What this task involves
Please retype, unchanged, the part of the entries that opens with the line containing "At what distance from the viewer" and runs through the end of the entries.

--- Begin ---

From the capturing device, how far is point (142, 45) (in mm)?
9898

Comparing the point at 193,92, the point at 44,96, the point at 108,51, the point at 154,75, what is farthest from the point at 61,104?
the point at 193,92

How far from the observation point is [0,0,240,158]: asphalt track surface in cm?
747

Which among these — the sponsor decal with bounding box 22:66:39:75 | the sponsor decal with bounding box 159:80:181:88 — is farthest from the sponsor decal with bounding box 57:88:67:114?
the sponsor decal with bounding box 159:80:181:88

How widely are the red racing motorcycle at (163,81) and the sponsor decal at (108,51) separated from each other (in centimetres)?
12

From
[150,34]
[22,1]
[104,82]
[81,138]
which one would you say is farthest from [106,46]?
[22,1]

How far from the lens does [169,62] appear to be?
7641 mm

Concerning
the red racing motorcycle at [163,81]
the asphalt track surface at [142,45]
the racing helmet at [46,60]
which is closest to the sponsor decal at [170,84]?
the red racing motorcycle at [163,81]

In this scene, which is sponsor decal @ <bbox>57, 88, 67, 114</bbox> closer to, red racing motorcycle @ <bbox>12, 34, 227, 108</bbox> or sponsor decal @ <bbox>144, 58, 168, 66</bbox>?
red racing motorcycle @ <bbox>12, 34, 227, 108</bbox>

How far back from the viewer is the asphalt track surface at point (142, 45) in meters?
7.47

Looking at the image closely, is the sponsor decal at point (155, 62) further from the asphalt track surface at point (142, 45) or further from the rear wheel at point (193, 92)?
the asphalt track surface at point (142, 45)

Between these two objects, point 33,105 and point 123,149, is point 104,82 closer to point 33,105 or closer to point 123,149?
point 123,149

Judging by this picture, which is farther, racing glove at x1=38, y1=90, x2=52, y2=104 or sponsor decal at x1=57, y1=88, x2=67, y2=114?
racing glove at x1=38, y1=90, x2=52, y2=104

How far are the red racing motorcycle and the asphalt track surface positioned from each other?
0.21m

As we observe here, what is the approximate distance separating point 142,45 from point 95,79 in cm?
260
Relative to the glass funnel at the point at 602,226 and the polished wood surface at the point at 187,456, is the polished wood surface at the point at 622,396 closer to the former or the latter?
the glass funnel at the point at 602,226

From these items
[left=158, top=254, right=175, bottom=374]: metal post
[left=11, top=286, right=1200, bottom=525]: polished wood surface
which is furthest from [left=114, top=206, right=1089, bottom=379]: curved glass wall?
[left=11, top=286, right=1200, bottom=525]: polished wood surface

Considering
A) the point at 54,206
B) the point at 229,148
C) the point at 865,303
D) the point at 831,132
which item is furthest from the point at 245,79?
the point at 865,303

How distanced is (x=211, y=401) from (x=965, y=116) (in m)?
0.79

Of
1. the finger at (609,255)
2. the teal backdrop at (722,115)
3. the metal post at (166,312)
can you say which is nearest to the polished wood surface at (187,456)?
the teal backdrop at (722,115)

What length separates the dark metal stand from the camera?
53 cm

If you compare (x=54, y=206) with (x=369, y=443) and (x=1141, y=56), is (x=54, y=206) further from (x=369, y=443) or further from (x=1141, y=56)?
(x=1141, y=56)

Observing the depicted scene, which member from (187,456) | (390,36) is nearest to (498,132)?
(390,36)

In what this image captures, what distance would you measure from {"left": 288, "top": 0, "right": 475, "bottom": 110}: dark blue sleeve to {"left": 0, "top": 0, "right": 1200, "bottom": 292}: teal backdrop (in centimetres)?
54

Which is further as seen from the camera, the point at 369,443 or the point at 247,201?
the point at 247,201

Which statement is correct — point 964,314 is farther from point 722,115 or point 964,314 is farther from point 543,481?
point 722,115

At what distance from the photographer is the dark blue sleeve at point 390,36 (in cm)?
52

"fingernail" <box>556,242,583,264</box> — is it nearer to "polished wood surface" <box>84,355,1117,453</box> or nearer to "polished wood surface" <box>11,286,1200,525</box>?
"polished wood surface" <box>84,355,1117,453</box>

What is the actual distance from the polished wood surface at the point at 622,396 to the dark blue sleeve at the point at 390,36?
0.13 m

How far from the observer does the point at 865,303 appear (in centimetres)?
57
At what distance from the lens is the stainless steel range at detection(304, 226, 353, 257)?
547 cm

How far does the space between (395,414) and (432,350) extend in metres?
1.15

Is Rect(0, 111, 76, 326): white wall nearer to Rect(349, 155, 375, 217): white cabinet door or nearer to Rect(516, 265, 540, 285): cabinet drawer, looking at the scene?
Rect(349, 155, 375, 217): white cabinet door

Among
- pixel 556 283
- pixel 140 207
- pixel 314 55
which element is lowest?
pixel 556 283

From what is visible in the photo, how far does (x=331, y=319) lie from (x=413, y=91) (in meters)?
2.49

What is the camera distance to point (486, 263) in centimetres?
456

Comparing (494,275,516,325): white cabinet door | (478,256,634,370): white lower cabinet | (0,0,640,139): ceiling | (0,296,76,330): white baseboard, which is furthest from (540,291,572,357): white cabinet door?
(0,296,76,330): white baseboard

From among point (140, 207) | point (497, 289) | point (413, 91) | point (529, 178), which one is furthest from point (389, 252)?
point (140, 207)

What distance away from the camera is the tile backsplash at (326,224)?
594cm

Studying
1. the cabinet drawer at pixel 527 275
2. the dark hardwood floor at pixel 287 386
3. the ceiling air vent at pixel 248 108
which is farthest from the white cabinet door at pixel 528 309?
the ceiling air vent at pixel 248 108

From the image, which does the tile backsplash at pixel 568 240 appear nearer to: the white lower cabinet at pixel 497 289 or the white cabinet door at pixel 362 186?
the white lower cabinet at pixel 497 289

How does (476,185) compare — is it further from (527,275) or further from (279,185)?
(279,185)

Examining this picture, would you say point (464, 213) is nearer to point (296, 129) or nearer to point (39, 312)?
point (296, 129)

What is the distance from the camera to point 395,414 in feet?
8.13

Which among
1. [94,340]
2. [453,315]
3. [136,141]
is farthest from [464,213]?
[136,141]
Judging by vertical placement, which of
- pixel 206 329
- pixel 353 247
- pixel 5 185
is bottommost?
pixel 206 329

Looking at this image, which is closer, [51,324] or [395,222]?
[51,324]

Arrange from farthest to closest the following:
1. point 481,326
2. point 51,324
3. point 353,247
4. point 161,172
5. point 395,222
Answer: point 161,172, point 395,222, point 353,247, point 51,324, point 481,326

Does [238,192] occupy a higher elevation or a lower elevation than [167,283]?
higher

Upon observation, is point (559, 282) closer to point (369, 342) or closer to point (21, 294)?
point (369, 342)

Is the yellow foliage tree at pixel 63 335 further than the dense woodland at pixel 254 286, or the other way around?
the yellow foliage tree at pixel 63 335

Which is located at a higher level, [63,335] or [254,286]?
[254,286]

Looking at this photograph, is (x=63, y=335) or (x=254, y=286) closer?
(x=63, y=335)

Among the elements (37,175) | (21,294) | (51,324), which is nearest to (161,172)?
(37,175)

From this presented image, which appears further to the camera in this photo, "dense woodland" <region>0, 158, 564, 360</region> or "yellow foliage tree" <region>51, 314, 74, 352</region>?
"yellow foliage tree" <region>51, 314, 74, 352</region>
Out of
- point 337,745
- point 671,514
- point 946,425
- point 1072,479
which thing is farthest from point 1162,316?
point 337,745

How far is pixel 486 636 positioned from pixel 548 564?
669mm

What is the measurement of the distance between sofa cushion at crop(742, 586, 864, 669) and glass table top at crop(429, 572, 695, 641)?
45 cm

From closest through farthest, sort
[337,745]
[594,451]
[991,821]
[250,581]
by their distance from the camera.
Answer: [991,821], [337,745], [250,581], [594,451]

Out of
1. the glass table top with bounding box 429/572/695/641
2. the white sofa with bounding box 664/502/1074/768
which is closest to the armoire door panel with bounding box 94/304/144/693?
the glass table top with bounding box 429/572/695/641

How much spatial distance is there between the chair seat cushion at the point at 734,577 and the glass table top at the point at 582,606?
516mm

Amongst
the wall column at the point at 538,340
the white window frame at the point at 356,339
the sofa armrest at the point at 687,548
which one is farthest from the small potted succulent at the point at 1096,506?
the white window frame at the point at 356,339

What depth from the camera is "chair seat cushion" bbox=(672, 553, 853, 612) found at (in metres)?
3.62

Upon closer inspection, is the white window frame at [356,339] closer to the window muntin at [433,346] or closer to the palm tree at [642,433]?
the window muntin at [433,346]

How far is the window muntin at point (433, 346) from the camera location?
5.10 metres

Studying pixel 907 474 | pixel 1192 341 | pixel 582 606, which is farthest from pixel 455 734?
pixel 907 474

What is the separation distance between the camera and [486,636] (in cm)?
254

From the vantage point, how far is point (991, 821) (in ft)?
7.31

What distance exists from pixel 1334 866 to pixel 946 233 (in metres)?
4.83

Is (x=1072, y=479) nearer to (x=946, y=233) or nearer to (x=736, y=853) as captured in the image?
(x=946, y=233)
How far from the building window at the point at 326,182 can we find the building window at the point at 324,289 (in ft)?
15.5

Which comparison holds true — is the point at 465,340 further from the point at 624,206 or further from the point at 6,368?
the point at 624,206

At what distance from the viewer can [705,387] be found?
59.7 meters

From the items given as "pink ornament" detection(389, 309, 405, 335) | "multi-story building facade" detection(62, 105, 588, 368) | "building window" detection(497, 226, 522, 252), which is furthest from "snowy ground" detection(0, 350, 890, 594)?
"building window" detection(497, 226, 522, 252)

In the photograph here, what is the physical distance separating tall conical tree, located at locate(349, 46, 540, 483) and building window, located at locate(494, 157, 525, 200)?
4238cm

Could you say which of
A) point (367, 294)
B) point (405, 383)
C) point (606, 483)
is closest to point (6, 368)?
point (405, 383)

--- End ---

Result of the exercise
At what distance from the viewer can [705,387] be found?
59.7 meters

From the items given as "pink ornament" detection(389, 309, 405, 335) | "multi-story building facade" detection(62, 105, 588, 368) | "building window" detection(497, 226, 522, 252), which is furthest from "snowy ground" detection(0, 350, 890, 594)?
"building window" detection(497, 226, 522, 252)

In the photograph here, what is the physical distance separating tall conical tree, located at locate(349, 46, 540, 483) and building window, located at locate(494, 157, 525, 200)?
4238cm

Could you say which of
A) point (367, 294)
B) point (405, 383)
C) point (606, 483)
is closest to point (6, 368)?
point (405, 383)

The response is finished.